Exercise instructions
(1) In the DiffPose-Video package description, retype the passage word for word, starting with "# 1. Install" and going on through "that already exist.".
(2) According to the DiffPose-Video package description, why is onnxruntime-gpu pinned to version 1.20.1?

Passage provided
******************************

3D human pose estimation from video using DiffPose + MixSTE

These details have not been verified by PyPI

Project description

DiffPose-Video

3D human pose estimation from arbitrary video using MixSTE (2D→3D lifting) and DiffPose (diffusion-based refinement).

This package wraps the original DiffPose research code with a clean inference pipeline, an interactive visualisation dashboard, and a video renderer — all accessible as CLI commands after a single pip install.

Paper: DiffPose: Toward More Reliable 3D Pose Estimation, CVPR 2023.

Install

# 1. Install PyTorch for your CUDA version first (example: CUDA 12.8)
pip install torch torchvision torchaudio --index-url https://download.pytorch.org/whl/cu128

# 2. Install this package
pip install diffpose-video

Note: onnxruntime-gpu==1.20.1 is pinned because later versions have a broken CUDA provider on some systems.

Download pretrained checkpoints

diffpose-download

Downloads all pretrained weights to ~/.cache/diffpose_video/checkpoints/. Safe to re-run — skips files that already exist.

******************************

Recorded data
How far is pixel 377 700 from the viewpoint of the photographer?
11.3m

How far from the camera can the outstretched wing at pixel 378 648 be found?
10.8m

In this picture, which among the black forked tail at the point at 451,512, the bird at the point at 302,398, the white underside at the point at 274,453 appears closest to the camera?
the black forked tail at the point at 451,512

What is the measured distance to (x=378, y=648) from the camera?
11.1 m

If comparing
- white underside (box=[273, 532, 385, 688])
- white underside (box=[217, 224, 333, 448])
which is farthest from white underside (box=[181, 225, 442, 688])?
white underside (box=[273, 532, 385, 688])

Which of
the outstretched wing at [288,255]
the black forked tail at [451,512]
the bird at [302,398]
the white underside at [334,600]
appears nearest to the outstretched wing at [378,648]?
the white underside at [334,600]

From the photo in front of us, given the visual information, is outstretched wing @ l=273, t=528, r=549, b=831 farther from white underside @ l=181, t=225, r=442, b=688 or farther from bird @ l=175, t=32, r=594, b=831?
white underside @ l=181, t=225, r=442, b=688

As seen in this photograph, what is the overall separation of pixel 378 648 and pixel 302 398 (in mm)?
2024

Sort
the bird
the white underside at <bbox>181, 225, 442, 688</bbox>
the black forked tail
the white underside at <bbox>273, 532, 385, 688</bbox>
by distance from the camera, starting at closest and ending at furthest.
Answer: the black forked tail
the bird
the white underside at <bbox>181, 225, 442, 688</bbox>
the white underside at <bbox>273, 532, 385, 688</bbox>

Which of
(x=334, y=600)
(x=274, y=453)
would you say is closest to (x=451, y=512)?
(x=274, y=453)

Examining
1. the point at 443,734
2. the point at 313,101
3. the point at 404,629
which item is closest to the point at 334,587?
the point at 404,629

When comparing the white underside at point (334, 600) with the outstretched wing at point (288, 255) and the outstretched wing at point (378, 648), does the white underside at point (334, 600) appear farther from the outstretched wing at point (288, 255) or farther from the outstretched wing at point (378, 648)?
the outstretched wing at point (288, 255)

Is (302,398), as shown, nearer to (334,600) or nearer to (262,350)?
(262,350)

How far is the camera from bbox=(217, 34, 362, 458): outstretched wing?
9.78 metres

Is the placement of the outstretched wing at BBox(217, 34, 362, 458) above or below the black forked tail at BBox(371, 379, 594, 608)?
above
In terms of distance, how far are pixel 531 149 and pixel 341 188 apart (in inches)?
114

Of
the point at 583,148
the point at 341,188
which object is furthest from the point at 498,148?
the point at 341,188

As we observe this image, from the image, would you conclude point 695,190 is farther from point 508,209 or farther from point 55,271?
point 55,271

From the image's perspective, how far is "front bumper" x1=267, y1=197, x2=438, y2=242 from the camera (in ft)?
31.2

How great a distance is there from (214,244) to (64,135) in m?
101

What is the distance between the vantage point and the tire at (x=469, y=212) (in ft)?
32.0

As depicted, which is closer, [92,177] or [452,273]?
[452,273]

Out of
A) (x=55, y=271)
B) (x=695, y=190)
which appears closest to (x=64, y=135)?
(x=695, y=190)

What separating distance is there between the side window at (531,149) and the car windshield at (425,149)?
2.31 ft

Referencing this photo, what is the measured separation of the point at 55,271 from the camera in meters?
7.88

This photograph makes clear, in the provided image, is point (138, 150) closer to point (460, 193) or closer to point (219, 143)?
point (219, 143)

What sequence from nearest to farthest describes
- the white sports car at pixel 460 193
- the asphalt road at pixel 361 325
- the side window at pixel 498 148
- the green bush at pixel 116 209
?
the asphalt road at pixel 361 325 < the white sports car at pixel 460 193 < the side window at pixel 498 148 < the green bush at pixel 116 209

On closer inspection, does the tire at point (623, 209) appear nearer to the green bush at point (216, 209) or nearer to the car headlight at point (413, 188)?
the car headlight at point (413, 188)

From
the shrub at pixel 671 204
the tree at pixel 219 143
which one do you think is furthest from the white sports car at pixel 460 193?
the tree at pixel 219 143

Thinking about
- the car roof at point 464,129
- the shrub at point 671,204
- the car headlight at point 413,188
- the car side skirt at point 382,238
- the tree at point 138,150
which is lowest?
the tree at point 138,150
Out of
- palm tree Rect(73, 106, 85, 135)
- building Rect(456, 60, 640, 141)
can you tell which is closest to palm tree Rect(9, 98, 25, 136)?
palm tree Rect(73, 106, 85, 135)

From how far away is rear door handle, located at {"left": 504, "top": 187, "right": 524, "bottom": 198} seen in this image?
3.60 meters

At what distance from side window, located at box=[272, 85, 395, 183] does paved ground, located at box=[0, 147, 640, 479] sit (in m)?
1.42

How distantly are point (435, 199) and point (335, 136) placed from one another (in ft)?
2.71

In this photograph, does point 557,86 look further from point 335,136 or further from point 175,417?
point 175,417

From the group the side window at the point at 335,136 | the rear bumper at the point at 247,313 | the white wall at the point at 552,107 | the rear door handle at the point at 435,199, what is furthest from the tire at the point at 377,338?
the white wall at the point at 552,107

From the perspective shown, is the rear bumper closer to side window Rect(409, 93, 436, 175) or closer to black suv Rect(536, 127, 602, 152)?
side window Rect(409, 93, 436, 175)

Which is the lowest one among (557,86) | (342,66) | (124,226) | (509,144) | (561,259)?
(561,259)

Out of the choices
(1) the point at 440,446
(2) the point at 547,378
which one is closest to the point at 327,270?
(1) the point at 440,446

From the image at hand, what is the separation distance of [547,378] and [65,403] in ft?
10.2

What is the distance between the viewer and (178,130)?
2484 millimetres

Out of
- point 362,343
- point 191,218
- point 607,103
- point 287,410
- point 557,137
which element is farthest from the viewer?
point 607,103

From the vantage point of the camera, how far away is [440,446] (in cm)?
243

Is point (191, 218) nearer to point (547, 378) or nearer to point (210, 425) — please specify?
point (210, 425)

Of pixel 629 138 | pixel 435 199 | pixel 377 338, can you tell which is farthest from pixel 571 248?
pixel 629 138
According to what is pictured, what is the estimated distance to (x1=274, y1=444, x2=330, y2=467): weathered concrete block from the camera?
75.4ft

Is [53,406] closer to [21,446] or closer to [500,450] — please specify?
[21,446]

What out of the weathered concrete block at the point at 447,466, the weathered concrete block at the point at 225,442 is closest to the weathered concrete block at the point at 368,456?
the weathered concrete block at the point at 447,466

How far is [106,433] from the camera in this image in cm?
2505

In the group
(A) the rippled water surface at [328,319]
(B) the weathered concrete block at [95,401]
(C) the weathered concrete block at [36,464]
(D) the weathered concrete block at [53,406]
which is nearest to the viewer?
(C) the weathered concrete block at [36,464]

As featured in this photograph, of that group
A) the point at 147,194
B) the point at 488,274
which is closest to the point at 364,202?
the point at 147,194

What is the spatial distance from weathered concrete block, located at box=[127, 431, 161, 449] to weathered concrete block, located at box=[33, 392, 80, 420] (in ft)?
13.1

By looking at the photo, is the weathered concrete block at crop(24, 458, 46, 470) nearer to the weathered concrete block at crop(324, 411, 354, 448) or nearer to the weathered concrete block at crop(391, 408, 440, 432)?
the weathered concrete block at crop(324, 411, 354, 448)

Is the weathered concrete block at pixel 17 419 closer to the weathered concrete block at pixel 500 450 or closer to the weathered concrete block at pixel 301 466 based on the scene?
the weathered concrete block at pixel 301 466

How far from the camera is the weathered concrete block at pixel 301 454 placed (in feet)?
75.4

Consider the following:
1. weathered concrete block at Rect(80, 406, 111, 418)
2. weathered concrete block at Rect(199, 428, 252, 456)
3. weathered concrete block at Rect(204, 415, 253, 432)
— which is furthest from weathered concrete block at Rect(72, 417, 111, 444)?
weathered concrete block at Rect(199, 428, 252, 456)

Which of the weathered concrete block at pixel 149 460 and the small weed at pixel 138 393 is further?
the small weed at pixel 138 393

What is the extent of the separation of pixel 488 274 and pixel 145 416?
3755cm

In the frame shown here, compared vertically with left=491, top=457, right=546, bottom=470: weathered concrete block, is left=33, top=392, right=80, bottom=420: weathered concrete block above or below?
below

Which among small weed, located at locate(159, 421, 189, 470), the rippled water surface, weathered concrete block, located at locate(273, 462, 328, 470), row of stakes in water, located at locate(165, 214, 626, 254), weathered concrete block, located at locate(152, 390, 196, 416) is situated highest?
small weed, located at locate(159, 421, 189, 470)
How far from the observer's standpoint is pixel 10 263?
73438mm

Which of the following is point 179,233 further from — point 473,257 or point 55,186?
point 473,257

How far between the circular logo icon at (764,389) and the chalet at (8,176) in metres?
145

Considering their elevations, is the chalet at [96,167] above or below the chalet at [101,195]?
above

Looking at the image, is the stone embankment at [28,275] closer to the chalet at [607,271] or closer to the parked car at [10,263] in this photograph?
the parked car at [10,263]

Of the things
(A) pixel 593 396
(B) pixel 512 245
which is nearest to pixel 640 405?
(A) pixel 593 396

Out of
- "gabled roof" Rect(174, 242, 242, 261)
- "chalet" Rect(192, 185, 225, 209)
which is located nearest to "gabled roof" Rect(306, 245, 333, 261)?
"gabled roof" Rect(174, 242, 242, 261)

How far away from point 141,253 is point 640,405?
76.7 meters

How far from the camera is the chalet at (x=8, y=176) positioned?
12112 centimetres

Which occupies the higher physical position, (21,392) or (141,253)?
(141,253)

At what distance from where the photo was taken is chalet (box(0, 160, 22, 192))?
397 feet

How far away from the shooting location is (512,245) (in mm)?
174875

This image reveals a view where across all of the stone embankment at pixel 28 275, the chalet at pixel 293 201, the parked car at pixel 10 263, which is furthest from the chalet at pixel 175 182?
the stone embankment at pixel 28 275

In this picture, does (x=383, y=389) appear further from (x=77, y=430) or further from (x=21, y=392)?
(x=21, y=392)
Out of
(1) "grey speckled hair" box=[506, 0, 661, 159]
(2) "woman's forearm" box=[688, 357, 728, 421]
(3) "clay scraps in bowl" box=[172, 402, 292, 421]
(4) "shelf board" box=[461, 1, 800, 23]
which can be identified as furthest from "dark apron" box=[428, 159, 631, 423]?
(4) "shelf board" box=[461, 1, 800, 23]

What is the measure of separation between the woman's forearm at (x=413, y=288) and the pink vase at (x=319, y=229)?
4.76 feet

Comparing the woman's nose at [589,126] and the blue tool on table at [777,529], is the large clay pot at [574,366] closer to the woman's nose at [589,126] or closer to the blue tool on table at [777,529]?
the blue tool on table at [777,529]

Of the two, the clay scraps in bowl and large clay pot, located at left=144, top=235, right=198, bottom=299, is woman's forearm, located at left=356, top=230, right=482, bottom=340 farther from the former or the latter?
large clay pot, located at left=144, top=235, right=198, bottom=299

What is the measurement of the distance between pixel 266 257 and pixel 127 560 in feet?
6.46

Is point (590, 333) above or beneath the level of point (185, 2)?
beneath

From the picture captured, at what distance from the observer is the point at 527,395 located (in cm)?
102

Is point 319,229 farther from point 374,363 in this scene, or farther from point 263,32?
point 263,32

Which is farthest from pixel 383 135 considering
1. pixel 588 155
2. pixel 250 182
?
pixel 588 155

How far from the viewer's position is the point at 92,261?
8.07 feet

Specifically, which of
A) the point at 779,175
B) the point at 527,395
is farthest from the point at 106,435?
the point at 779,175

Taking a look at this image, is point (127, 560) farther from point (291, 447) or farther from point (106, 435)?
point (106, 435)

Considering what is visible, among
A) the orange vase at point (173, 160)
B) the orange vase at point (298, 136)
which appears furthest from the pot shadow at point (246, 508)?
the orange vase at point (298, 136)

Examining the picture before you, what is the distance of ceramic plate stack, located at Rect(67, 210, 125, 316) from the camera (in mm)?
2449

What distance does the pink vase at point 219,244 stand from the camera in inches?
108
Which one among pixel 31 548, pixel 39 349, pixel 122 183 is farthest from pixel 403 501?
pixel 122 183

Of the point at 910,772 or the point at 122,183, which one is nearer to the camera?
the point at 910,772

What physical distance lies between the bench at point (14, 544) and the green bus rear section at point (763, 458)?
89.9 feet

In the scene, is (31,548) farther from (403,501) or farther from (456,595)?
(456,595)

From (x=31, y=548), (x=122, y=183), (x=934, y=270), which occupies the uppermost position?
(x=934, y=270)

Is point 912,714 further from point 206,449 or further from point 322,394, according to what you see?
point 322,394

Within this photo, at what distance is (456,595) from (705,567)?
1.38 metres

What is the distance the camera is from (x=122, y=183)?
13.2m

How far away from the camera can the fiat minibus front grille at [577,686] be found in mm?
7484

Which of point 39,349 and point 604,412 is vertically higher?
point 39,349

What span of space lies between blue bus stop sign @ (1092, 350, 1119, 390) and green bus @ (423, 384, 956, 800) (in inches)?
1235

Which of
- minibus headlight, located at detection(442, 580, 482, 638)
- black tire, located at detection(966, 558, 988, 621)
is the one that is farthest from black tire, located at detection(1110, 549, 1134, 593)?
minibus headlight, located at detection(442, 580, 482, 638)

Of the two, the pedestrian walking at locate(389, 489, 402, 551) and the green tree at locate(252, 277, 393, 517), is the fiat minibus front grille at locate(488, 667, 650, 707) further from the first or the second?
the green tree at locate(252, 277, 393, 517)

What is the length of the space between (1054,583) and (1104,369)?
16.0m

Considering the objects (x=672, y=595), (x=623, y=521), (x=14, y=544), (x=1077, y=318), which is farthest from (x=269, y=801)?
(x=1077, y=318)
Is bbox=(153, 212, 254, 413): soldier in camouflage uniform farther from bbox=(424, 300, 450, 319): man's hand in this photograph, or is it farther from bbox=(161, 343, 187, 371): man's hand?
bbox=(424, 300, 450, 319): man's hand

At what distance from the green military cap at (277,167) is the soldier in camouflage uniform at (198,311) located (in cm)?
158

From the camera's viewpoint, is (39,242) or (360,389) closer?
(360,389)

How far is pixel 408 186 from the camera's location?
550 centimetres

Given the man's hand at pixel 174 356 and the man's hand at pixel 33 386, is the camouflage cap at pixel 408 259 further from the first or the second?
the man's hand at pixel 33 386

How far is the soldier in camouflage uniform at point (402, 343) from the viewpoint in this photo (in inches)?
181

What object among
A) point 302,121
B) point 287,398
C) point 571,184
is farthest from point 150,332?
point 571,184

******************************

Outputs by task
(1)
# 1. Install PyTorch for your CUDA version first (example: CUDA 12.8)
pip install torch torchvision torchaudio --index-url https://download.pytorch.org/whl/cu128

# 2. Install this package
pip install diffpose-video

Note: onnxruntime-gpu==1.20.1 is pinned because later versions have a broken CUDA provider on some systems.

Download pretrained checkpoints

diffpose-download

Downloads all pretrained weights to ~/.cache/diffpose_video/checkpoints/. Safe to re-run — skips files that already exist.

(2) Later versions have a broken CUDA provider on some systems.